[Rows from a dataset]
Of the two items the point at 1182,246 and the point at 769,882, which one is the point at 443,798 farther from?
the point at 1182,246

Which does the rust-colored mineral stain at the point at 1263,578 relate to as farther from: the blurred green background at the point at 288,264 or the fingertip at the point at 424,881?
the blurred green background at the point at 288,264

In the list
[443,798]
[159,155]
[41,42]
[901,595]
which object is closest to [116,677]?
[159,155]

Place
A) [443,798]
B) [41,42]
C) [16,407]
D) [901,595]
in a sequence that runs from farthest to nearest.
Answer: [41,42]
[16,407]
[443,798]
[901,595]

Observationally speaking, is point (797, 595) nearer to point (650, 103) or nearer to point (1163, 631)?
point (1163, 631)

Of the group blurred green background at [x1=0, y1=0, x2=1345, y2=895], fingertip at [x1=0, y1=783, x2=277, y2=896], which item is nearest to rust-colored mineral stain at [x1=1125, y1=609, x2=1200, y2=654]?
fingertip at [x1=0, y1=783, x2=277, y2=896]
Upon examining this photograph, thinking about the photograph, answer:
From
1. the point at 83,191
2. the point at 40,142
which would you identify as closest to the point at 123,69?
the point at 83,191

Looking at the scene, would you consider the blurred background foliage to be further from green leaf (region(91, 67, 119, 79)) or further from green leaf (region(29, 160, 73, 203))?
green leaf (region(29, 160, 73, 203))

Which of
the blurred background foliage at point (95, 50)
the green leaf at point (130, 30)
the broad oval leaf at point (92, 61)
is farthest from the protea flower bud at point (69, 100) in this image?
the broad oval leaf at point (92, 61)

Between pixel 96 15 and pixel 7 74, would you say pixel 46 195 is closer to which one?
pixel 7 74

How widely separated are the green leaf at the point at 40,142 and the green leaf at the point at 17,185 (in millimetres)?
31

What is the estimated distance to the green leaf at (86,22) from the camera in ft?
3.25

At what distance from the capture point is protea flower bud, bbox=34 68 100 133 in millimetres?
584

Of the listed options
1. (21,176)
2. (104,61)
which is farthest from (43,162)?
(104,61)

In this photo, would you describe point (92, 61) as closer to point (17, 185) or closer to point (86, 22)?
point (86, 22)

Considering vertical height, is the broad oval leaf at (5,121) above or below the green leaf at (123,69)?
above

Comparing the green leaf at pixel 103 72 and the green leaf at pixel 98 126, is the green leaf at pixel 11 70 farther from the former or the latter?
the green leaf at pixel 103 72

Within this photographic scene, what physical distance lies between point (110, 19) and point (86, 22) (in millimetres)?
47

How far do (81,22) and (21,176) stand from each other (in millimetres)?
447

*Exercise*: Write out the full set of records exactly as given.

*Answer for the task*:
Of the two items the point at 1182,246 and the point at 769,882, which one is the point at 443,798 farther from?
the point at 1182,246

Which does the rust-colored mineral stain at the point at 1263,578 relate to as farther from: the blurred green background at the point at 288,264 or the fingertip at the point at 424,881?
the blurred green background at the point at 288,264

In the list
[443,798]
[159,155]
[41,42]
[901,595]
which object is closest to [116,677]?
[159,155]

Place
A) [443,798]
B) [41,42]
C) [16,407]
D) [901,595]
in a sequence that runs from farthest to nearest.
Answer: [41,42]
[16,407]
[443,798]
[901,595]

Observationally speaking, is point (797, 595) nearer to point (650, 103) or nearer to point (1163, 631)?
point (1163, 631)

Of the group blurred green background at [x1=0, y1=0, x2=1345, y2=895], fingertip at [x1=0, y1=783, x2=277, y2=896], which item is nearest to rust-colored mineral stain at [x1=1125, y1=609, x2=1200, y2=654]?
fingertip at [x1=0, y1=783, x2=277, y2=896]
Upon examining this photograph, thinking about the photograph, answer:
From
1. the point at 83,191
2. the point at 40,142
which would you identify as closest to the point at 123,69?
the point at 83,191

Looking at the scene, would you consider the blurred background foliage to be further from green leaf (region(91, 67, 119, 79)) or further from green leaf (region(29, 160, 73, 203))?
green leaf (region(29, 160, 73, 203))

Which of
the blurred background foliage at point (95, 50)
the green leaf at point (130, 30)
the broad oval leaf at point (92, 61)
is farthest from the protea flower bud at point (69, 100) in this image?
the broad oval leaf at point (92, 61)

Between pixel 96 15 and pixel 7 74, would you say pixel 46 195 is closer to which one?
pixel 7 74

How widely separated are the green leaf at the point at 40,142 and the green leaf at the point at 17,185 (in millimetres)?
31

What is the estimated distance to the green leaf at (86,22) from the camera in ft?
3.25

At what distance from the capture point is protea flower bud, bbox=34 68 100 133 in millimetres?
584

Of the listed options
1. (21,176)
2. (104,61)
which is farthest from (43,162)?
(104,61)

In this photo, would you describe point (92, 61) as closer to point (17, 185) or closer to point (86, 22)?
point (86, 22)

Considering vertical height, is the broad oval leaf at (5,121) above or below the green leaf at (123,69)?
above

Comparing the green leaf at pixel 103 72 and the green leaf at pixel 98 126, is the green leaf at pixel 11 70 farther from the former or the latter?
the green leaf at pixel 103 72

Within this photographic scene, what physical distance lies between point (110, 19) and point (86, 22) (in millimetres)?
47

How far do (81,22) and (21,176) stand from each other (in millimetres)?
447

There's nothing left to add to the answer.